Walia counters this, saying that "while in America, do as Americans do. The station has about 35-38 DJs, 50 per cent of whom are ABCDs (American-Born Confused Desis, a popular reference to US-born Indians). These DJs communicate more to the younger communities, the second- and third-generation Indians. The other DJs cater to the older generation and Indians who have come to the US recently," he says.

According to EBC's market research, the Indian community in the New York/New Jersey region is ever-growing. A study it conducted showed that there were about 225,000 people from the India living in the station's coverage area, up sharply from 40,000 in 1990.

Besides being large, this community is affluent as well. "The south Asian community is by and large one of the highest income grossers in the US," Walia told the Home News Tribune early this year. He was referring to the large number of doctors and software professionals in the area. According to the 1990 census, 58 per cent of the Asian Indians in the US earned at least a bachelor's degree, compared to 20 per cent for the US population. One-third of the Indian population has at least a graduate degree, compared to only seven per cent for all Americans.

WCNJ is arguably the first 24-hour desi radio station in America, as competitors are few and far between and not necessarily directed at the same niche. There are several radio shows on the FM dial, aired from radio stations in various universities and elsewhere. There are also channels not on the FM dial, like the chip radio station RBC.

WCNJ is marketing itself to the south Asian community through television spots, Internet marketing, newspaper ads, billboards, flyers, road shows and sponsorships. Its road shows are quite like Channel [V], with the disc jockeys organizing bashes for New Jersey folks and giving away free EBC merchandise.

The EBC web site records about 4-5 million hits every month. In March alone, it had almost seven million hits. It streams live onto the web via the Southern California-based, which also carries 200 other stations. But EBC is the number one station on that site, being responsible for over 15 per cent of their total traffic.

"(EBC has) done a really great job of promoting themselves. They're really pulling their weight," Scott Zafran, director of marketing for, told the Home News Tribune early this year.

EBC has also forged an alliance with the AVS television network, America's oldest and most popular variety show, reaching over 35 cities across the US and Canada.

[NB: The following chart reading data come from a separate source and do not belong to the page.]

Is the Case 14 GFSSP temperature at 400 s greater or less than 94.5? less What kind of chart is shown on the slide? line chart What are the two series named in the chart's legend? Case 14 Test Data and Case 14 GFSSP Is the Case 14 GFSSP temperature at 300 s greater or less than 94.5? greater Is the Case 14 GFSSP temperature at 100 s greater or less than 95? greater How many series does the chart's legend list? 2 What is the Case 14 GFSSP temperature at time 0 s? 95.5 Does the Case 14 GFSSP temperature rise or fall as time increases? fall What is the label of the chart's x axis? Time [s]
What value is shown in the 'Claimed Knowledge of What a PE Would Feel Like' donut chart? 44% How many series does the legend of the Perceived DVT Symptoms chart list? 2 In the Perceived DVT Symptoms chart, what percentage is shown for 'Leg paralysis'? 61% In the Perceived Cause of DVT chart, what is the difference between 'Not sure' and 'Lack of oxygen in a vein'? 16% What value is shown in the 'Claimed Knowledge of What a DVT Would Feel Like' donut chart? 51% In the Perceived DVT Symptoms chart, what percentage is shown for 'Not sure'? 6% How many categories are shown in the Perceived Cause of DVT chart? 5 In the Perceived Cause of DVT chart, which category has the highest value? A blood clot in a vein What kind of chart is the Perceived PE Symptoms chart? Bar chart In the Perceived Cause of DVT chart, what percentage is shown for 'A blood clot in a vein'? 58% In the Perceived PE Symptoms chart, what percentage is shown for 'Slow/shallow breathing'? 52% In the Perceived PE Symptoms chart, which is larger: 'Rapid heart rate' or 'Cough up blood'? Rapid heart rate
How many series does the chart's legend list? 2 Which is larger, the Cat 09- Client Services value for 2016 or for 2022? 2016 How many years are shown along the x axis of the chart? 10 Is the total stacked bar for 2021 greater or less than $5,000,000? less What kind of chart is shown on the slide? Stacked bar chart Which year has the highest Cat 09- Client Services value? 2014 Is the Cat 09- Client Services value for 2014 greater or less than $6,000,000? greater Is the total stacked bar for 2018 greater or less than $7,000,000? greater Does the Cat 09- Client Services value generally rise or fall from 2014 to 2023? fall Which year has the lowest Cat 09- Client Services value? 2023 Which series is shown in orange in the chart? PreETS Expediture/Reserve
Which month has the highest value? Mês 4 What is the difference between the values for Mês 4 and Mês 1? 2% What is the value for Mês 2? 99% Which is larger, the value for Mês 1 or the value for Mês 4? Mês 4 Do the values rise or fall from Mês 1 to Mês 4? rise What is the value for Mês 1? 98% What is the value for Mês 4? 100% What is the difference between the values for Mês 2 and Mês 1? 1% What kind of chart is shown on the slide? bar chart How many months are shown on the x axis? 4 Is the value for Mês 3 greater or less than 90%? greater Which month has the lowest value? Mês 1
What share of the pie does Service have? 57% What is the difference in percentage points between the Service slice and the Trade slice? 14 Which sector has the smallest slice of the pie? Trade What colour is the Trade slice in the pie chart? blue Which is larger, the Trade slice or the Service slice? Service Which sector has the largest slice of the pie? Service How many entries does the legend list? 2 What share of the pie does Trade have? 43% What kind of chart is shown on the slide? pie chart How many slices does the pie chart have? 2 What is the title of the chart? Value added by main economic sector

Recently, the company also tied up with New Jersey Online, a site catering to the diverse cross-section of people in New Jersey.

EBC plans to set up various affiliates in major markets across the US. It is also planning to strengthen its Internet broadcast business by combining entertainment and e-commerce.

"We feel that the right blend of songs, talk, and human talent that will enable the production of cutting-edge quality shows constitute as ingredients of a winning music channel," says Walia. And he may have got the mix right.